Code Used: [tx] and [gN] (also [ab])
Keystroke: Alt + 0, 1, 2, 3, 4 or 5 or from Layout Menu: Translation Codes. (See Available options below, but note that many of these options use codes not documented here)
What does it do?
Changes the level of contractions used when translating to braille. Please note this has nothing to do with "language" (It will not affect what you enter directly in a braille document)
Where would it be used?
Usually in a contracted braille document, when it is necessary to produce text in uncontracted braille.

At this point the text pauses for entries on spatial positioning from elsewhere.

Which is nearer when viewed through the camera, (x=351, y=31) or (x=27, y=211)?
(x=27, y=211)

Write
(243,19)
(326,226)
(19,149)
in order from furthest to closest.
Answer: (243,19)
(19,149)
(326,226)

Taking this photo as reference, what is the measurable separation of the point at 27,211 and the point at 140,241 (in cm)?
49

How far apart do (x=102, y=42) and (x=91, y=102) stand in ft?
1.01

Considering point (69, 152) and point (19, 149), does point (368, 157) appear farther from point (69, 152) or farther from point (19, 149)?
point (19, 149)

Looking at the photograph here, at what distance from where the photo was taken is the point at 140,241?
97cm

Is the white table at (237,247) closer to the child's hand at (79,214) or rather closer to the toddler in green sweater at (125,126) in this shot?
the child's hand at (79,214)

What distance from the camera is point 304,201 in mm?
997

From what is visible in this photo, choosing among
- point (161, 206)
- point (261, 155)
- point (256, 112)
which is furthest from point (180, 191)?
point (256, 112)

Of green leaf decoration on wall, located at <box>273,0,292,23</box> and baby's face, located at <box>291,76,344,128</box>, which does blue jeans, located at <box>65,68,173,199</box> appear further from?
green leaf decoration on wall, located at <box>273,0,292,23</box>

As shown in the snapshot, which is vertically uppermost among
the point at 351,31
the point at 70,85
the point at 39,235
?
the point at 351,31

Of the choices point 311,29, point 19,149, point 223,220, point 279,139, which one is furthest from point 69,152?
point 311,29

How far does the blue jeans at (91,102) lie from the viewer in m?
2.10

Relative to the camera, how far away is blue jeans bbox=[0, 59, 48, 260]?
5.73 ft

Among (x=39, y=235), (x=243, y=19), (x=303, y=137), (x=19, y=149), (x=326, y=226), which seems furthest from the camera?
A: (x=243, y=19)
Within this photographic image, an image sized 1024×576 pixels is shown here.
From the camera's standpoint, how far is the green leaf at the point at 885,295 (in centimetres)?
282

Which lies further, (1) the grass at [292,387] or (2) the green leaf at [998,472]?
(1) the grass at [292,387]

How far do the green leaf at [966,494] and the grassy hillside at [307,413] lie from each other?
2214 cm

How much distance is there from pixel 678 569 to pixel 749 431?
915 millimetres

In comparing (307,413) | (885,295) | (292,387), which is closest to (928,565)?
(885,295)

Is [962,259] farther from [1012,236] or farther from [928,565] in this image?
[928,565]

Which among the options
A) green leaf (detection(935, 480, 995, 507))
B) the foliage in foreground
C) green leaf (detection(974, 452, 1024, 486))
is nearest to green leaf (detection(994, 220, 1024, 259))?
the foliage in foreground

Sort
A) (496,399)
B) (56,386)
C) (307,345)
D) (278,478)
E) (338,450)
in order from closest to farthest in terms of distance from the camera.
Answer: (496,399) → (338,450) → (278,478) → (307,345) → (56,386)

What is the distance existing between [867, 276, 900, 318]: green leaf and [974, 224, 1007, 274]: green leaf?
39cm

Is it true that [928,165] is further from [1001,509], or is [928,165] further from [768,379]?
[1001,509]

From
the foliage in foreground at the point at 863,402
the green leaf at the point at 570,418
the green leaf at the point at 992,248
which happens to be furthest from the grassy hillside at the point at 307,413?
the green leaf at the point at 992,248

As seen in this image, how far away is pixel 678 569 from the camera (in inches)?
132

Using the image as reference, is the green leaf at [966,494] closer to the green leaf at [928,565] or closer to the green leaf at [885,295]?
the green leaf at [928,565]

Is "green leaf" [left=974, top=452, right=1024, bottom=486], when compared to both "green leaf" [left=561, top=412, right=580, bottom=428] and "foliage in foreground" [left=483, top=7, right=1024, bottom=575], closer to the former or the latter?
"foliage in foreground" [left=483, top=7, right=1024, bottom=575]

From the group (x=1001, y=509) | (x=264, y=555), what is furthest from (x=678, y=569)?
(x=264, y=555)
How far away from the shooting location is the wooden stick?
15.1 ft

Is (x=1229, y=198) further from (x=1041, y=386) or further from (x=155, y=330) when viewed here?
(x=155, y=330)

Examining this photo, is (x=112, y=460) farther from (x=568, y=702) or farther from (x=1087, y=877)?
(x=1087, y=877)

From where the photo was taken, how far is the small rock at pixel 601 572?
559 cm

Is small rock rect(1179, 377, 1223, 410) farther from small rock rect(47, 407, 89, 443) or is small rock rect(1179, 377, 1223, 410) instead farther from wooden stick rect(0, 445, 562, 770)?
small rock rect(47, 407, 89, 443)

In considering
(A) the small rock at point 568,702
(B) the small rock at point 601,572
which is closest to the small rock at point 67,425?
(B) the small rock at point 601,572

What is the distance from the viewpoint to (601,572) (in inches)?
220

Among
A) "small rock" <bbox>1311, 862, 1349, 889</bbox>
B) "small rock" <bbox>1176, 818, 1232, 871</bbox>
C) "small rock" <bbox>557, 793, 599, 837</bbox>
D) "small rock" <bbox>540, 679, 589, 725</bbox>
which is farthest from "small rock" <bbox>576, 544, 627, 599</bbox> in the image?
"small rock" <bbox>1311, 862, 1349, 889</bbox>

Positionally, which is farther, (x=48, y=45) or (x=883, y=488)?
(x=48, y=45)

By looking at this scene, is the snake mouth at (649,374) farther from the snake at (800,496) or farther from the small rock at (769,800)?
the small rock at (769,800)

This could apply to foreign names for example, or simple e-mail addresses where some local rules permit Grade 1 use.
Usage in DBT:
I took [tx][g1]Simone [tx][g2]from France to the park.
Produces in Braille:
,i took ,simone f ,fr.e 6! p>k4
Let us explain!
In this example we do not want to contract the name "Simone", and so the [tx][g1] tells DBT to continue using Grade 1. The [tx][g2] tells DBT to continue with Grade 2.
Available options, subject to language used, are:
Alt + 0 = Grade 0
Alt + 1 = Grade 1
Alt + 2 = Grade 2
Alt + 3 = CBC (Computer Braille Code)
Alt + 4 = Spanish Text
Alt + 5 = LIFG Text (Latin, Italian, French, German)
NOTE: The [tx] code can also be used on its own to end translation in Computer Braille Code. The translation will resume in either Grade 1 or in Grade 2. Normally, DBT inserts the [tx] paired with either [g1] or [g2] so that it is clear whether braille will be contracted from that point forward.